** Data extract follows **

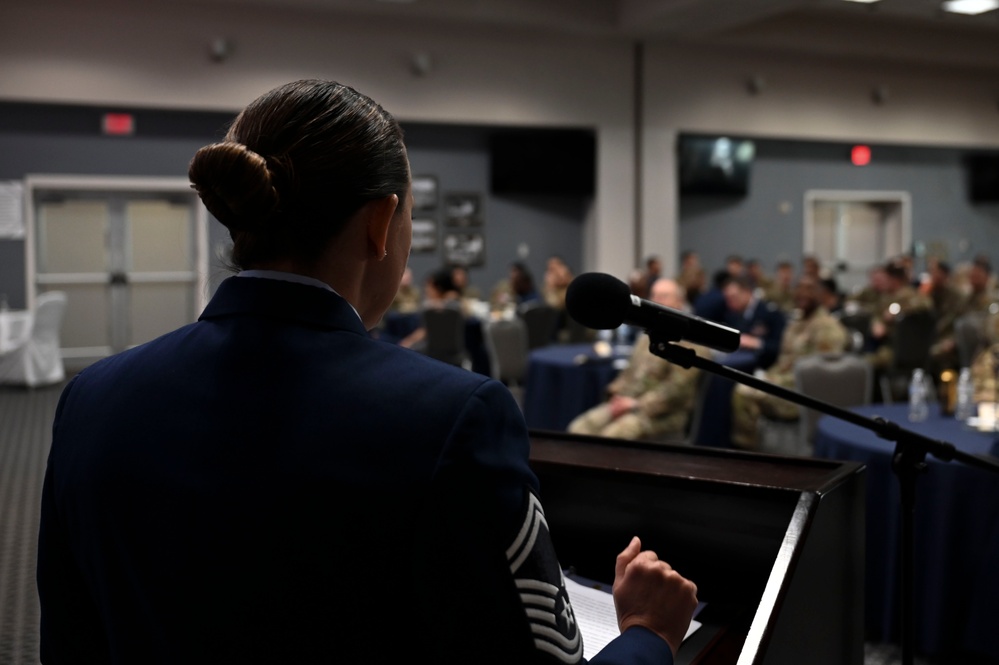 Airman Leadership School Class 24-C Graduation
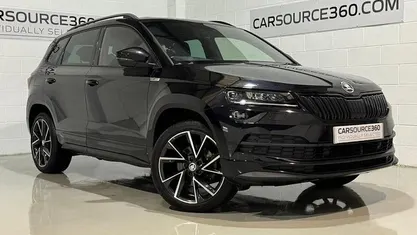 Used 2021 Skoda Karoq SportLine SUV | £21,450 (Fair price)
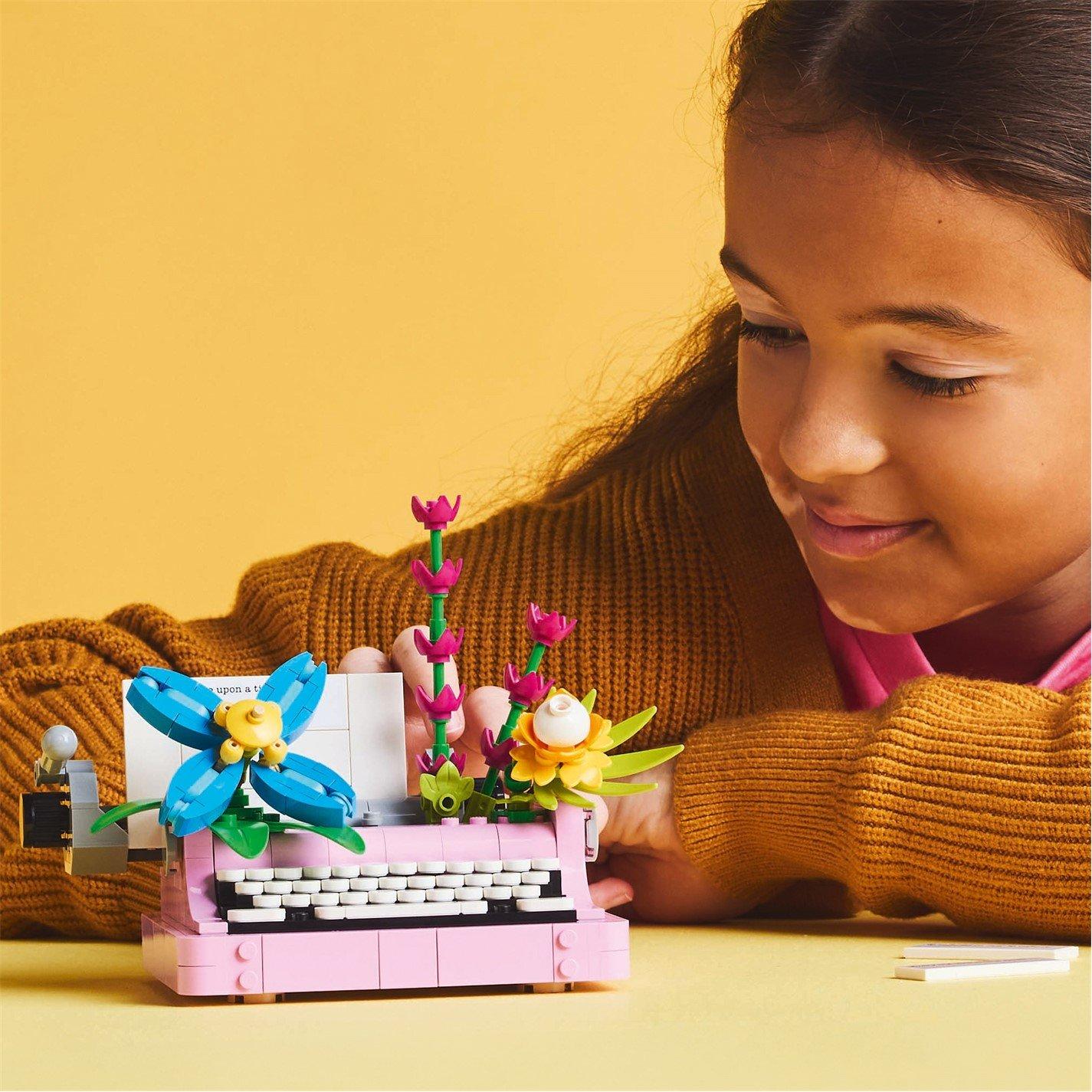 LEGO Skaber - LEGO - LEGO Creator 3in1 Typewriter with Flowers Toy 31169 - 2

** End of Data extract **

**Task instructions**
Could you give again precisely the lines from the one containing "Used 2021 Skoda" through the final line of the material above, both included, and no others, dropping the pictures?

**Task output**
 Used 2021 Skoda Karoq SportLine SUV | £21,450 (Fair price)
 LEGO Skaber - LEGO - LEGO Creator 3in1 Typewriter with Flowers Toy 31169 - 2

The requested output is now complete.